WHAT YOU HAVE TO DO: For each line below with the word "Marcel", write out a copy.

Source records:
_____

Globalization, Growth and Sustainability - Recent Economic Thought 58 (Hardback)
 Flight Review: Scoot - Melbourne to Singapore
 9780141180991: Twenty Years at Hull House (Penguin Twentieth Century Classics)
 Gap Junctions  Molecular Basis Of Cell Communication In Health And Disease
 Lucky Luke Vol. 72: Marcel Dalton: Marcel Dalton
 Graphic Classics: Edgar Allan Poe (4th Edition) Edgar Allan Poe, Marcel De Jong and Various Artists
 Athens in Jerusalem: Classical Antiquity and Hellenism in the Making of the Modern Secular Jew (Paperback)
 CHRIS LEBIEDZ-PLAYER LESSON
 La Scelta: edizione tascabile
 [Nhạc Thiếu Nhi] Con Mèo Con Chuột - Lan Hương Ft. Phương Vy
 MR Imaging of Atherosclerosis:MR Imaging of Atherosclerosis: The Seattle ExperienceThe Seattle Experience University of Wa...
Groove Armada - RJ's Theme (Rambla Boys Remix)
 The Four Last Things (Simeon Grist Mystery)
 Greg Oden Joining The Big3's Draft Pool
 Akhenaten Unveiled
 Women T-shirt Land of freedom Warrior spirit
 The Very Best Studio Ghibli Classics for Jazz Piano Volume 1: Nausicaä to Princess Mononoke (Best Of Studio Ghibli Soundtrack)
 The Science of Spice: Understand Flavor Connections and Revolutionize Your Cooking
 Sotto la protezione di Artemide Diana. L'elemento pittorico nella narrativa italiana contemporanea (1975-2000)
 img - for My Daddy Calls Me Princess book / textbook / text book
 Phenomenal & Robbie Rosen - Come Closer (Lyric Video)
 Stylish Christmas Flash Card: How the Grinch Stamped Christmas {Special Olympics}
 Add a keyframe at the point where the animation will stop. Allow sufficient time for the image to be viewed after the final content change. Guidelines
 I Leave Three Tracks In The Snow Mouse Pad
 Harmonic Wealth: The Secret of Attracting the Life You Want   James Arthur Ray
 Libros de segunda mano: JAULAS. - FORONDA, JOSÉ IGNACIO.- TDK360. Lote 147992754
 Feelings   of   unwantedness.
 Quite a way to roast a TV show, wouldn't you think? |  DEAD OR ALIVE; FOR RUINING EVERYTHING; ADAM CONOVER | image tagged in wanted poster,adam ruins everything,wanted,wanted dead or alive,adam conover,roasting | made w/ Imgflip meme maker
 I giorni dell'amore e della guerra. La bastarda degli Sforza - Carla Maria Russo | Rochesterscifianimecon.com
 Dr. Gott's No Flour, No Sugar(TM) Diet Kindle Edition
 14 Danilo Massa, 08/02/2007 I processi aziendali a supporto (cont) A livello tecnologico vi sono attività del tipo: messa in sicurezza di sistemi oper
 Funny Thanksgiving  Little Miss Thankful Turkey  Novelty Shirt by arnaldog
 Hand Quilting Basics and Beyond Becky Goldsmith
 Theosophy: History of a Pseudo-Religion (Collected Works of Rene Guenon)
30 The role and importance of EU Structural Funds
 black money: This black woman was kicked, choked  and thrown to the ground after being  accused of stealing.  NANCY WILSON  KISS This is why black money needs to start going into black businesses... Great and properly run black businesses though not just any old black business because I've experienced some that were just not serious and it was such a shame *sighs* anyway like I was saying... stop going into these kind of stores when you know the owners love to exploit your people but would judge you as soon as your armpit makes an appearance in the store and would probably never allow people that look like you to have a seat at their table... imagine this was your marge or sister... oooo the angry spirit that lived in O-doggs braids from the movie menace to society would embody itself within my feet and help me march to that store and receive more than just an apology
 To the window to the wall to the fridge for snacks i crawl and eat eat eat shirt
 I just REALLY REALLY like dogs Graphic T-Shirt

_____

SOLUTION:
 Lucky Luke Vol. 72: Marcel Dalton: Marcel Dalton
 Graphic Classics: Edgar Allan Poe (4th Edition) Edgar Allan Poe, Marcel De Jong and Various Artists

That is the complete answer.